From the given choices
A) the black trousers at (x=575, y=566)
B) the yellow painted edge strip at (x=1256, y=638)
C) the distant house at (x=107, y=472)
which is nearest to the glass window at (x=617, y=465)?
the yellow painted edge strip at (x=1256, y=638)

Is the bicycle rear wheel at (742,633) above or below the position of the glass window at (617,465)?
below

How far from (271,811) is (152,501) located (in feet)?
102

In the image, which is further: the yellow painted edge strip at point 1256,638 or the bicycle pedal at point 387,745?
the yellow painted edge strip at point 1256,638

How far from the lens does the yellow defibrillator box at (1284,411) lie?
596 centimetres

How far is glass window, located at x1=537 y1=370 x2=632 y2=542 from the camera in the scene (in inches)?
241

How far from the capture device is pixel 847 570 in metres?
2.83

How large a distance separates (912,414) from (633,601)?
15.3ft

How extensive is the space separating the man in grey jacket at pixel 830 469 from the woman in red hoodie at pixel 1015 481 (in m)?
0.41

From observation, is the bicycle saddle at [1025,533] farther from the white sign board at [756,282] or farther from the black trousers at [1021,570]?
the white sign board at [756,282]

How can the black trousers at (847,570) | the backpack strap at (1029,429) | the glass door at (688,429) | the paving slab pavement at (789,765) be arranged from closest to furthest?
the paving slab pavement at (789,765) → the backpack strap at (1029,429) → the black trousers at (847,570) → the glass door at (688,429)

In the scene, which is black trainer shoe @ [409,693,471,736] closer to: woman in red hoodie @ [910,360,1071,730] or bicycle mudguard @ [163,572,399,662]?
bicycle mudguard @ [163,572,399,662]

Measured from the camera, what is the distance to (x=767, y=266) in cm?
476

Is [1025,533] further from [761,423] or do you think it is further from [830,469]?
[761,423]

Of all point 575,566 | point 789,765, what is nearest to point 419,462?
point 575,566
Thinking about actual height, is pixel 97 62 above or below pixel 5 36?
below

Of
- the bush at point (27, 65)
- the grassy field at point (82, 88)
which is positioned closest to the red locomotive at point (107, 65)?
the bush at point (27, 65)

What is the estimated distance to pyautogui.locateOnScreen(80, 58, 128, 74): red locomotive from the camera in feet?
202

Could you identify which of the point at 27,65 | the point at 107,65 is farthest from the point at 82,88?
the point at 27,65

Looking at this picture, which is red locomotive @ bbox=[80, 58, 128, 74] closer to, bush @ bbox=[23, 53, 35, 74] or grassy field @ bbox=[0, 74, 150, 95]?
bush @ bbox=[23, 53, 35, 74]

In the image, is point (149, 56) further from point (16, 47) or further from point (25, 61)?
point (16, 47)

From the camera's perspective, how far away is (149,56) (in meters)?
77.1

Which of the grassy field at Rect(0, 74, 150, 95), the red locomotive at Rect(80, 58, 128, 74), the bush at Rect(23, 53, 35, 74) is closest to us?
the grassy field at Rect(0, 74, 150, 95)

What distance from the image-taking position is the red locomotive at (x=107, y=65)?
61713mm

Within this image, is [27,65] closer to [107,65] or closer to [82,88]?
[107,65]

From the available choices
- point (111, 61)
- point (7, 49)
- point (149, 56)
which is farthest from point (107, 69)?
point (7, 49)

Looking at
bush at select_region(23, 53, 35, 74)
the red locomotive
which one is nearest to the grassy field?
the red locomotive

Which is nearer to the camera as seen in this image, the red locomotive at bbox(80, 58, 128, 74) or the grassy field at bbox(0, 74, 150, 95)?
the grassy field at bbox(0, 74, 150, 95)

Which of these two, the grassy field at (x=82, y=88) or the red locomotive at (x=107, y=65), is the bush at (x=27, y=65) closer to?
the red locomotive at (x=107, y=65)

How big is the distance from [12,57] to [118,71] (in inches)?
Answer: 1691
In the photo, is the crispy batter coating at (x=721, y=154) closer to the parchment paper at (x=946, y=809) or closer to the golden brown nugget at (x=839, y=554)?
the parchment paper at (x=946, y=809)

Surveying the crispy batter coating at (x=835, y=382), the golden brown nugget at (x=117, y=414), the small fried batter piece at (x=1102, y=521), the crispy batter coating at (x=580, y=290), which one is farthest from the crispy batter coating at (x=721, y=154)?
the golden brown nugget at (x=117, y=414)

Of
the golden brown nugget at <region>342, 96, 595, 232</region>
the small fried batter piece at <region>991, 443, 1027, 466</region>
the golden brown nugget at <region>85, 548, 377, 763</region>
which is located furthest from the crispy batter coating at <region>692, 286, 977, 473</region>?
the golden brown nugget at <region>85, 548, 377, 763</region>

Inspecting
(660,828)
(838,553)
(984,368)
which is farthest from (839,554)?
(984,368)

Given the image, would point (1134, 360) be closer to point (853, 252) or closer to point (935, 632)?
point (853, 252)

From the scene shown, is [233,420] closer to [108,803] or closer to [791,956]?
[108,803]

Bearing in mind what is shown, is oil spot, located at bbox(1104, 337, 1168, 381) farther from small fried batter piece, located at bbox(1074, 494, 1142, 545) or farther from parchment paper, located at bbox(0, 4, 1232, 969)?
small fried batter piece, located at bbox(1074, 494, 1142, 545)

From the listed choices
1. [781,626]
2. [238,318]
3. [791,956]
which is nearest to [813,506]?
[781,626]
..............................
Reproduce the full set of records precisely.

From the given choices
A) the black trousers at (x=575, y=566)
B) the yellow painted edge strip at (x=1256, y=638)
C) the distant house at (x=107, y=472)
which is nearest to the glass window at (x=617, y=465)?
the yellow painted edge strip at (x=1256, y=638)

Is the bicycle rear wheel at (742,633) above or below the position of the glass window at (617,465)?
below

How far from (271,811) is (152,501) located (in feet)?
102

In the image, which is further: the yellow painted edge strip at point 1256,638 or the bicycle pedal at point 387,745?
the yellow painted edge strip at point 1256,638

How far from the lens does the yellow defibrillator box at (1284,411) lie?
596 centimetres

How far is glass window, located at x1=537 y1=370 x2=632 y2=542 from the camera in the scene (in inches)?
241

How far from the capture device is pixel 847 570 in metres?
2.83

How large a distance separates (912,414) from (633,601)?
15.3ft

How extensive is the space separating the man in grey jacket at pixel 830 469 from the woman in red hoodie at pixel 1015 481 (in m)?
0.41

From observation, is the bicycle saddle at [1025,533] farther from the white sign board at [756,282] or farther from the black trousers at [1021,570]?
the white sign board at [756,282]

How can the black trousers at (847,570) | the backpack strap at (1029,429) | the glass door at (688,429) | the paving slab pavement at (789,765) be arranged from closest to furthest?
the paving slab pavement at (789,765) → the backpack strap at (1029,429) → the black trousers at (847,570) → the glass door at (688,429)

In the scene, which is black trainer shoe @ [409,693,471,736] closer to: woman in red hoodie @ [910,360,1071,730] or bicycle mudguard @ [163,572,399,662]?
bicycle mudguard @ [163,572,399,662]

Measured from the camera, what is the distance to (x=767, y=266) in cm?
476

Is [1025,533] further from [761,423] or do you think it is further from [830,469]?
[761,423]

Of all point 575,566 | point 789,765, what is nearest to point 419,462?
point 575,566
Thinking about actual height, is pixel 97 62 above or below pixel 5 36?
below

Of
- the bush at point (27, 65)
- the grassy field at point (82, 88)
which is positioned closest to the red locomotive at point (107, 65)?
the bush at point (27, 65)

What is the estimated distance to pyautogui.locateOnScreen(80, 58, 128, 74): red locomotive from the camera in feet?
202

Could you identify which of the point at 27,65 | the point at 107,65 is farthest from the point at 82,88?
the point at 27,65

Looking at this picture, which is red locomotive @ bbox=[80, 58, 128, 74] closer to, bush @ bbox=[23, 53, 35, 74] or grassy field @ bbox=[0, 74, 150, 95]?
bush @ bbox=[23, 53, 35, 74]

In the image, is point (149, 56) further from point (16, 47) or further from point (25, 61)?
point (16, 47)

From the camera's perspective, how far away is (149,56) (in meters)?
77.1

Which of the grassy field at Rect(0, 74, 150, 95), the red locomotive at Rect(80, 58, 128, 74), the bush at Rect(23, 53, 35, 74) is closest to us?
the grassy field at Rect(0, 74, 150, 95)

What distance from the image-taking position is the red locomotive at (x=107, y=65)?
61713mm

Within this image, is [27,65] closer to [107,65] or closer to [82,88]?
[107,65]

From the available choices
- point (111, 61)
- point (7, 49)
- point (149, 56)
which is farthest from point (107, 69)?
point (7, 49)

Looking at
bush at select_region(23, 53, 35, 74)
the red locomotive
which one is nearest to the grassy field?
the red locomotive

Which is nearer to the camera as seen in this image, the red locomotive at bbox(80, 58, 128, 74) or the grassy field at bbox(0, 74, 150, 95)?
the grassy field at bbox(0, 74, 150, 95)

Which of these two, the grassy field at (x=82, y=88) or the red locomotive at (x=107, y=65), is the bush at (x=27, y=65) closer to?
the red locomotive at (x=107, y=65)

How big is the distance from [12,57] to [118,71] (in inches)?
Answer: 1691
In the photo, is the crispy batter coating at (x=721, y=154) closer to the parchment paper at (x=946, y=809) or closer to the golden brown nugget at (x=839, y=554)?
the parchment paper at (x=946, y=809)

Surveying the crispy batter coating at (x=835, y=382), the golden brown nugget at (x=117, y=414), the small fried batter piece at (x=1102, y=521), the crispy batter coating at (x=580, y=290), which one is farthest from the crispy batter coating at (x=721, y=154)?
the golden brown nugget at (x=117, y=414)

Of
the golden brown nugget at <region>342, 96, 595, 232</region>
the small fried batter piece at <region>991, 443, 1027, 466</region>
the golden brown nugget at <region>85, 548, 377, 763</region>
which is located furthest from the crispy batter coating at <region>692, 286, 977, 473</region>?
the golden brown nugget at <region>85, 548, 377, 763</region>

Inspecting
(660,828)
(838,553)
(984,368)
which is farthest from (839,554)?
(984,368)

Given the image, would point (1134, 360) be closer to point (853, 252) or closer to point (935, 632)?
point (853, 252)

From the scene shown, is [233,420] closer to [108,803] or closer to [791,956]?
[108,803]

Bearing in mind what is shown, is oil spot, located at bbox(1104, 337, 1168, 381) farther from small fried batter piece, located at bbox(1074, 494, 1142, 545) or farther from parchment paper, located at bbox(0, 4, 1232, 969)?
small fried batter piece, located at bbox(1074, 494, 1142, 545)

From the listed choices
1. [781,626]
2. [238,318]
3. [791,956]
which is nearest to [813,506]?
[781,626]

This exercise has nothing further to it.